◆ FRAGMENTO PARA LEER ◆
* * *
Lo confirma la pista que nos da el propio pasaje: la bestia tiene diez cuernos, de los cuales tres son quebrados para que surja un onceavo, que es el gran enemigo de Israel.

Roma inició su etapa imperial gobernada por un triunvirato: César Augusto, Lépido y Marco Antonio; Lépido fue el primero en morir, luego Marco Antonio, y finalmente Augusto ya con el poder concentrado en una sola persona. Luego ocuparon el trono Tiberio, Calígula, Claudio y Nerón. Hasta este punto son siete “cuernos”. A la muerte de Nerón, Roma cayó en una terrible inestabilidad y los siguientes tres emperadores desfilaron en menos de un año: Galba, Otón y Vitelio. Son los tres cuernos “rotos” que cayeron para que apareciera el onceavo rey, el más feroz e implacable de todos: Vespasiano (que para entonces ya se estaba haciendo cargo de la guerra en Judea, razón por la cual los judíos le tenían una especial antipatía).

La lógica evidente del tardío autor del capítulo 7 de Daniel fue que la expectativa de una “guerra final” para enfrentar a un enemigo terrible, era correcta. Pero los antiguos místicos apocalípticos se habían equivocado y habían pensado que esa guerra sería contra los sirios y que ese enemigo formidable era Antíoco IV Epífanes. El autor del capítulo 7 de Daniel intenta corregir: la verdadera guerra final es el levantamiento contra Roma, y el verdadero enemigo bestial es Vespasiano.

Eso nos explica también por qué hay un cambio de números en relación a la duración del conflicto. En Daniel 8:14 se dice que el conflicto durará hasta “dos mil trescientas tardes y mañanas”, pero en Daniel 7:25 dice que la duración será de “tiempos, tiempo y la mitad de un tiempo”. Dos mil trescientos días son un poco más de seis años, mientras que “tiempos, tiempo y la mitad de un tiempo” son tres años y medio. Es lógico: el conflicto con Antíoco IV Epífanes comenzó desde su primera ocupación y saqueo de Jerusalén en el año 171 AEC, y se prolongo hasta su muerte en el año 164 AEC. Justo un poco más de seis años. En cambio, el levantamiento armado contra los romanos inició en el año 66, pero Vespasiano sólo era general en ese momento. Su arribo al trono imperial fue en el año 69 y la guerra se extendió hasta el año 73. Tres años y medio.

Sobra decir que los cálculos “proféticos” del autor de Daniel 7 también fallaron, y la guerra contra Roma no fue “la guerra del fin del mundo”. Sólo fue el inicio del terrible exilio judío que se extendió casi durante dos mil años. Debido a ello, la especulación apocalíptica fue abandonada e incluso condenada por el Judaísmo Rabínico.
* * *
◆ DATOS PROPORCIONADOS ◆
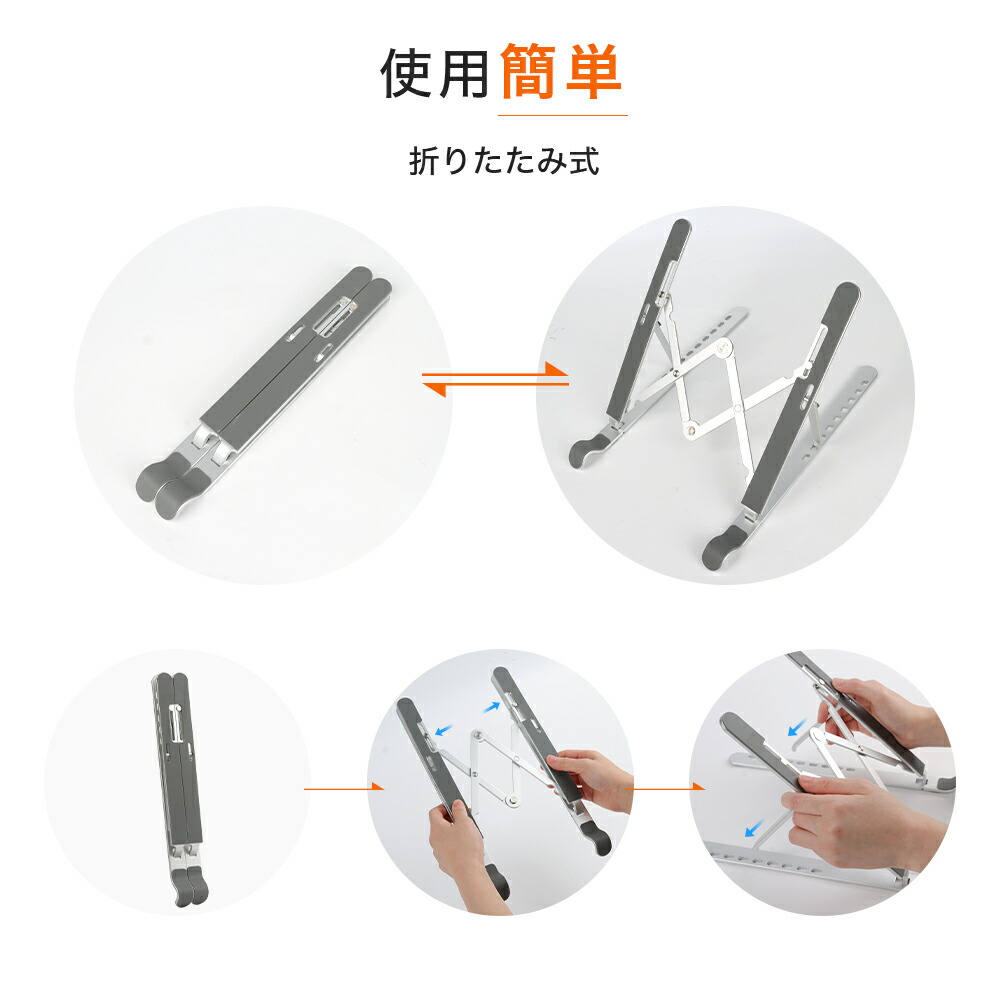 使用簡単

折りたたみ式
* * *
◆ CONSIGNA ◆
Enumera, por favor, todos los años que se mencionan en el fragmento sobre Daniel 7. Este material no tiene relación alguna con el fragmento.

◆ RESPUESTA ◆
- 171 AEC
- 164 AEC
- 66
- 69
- 73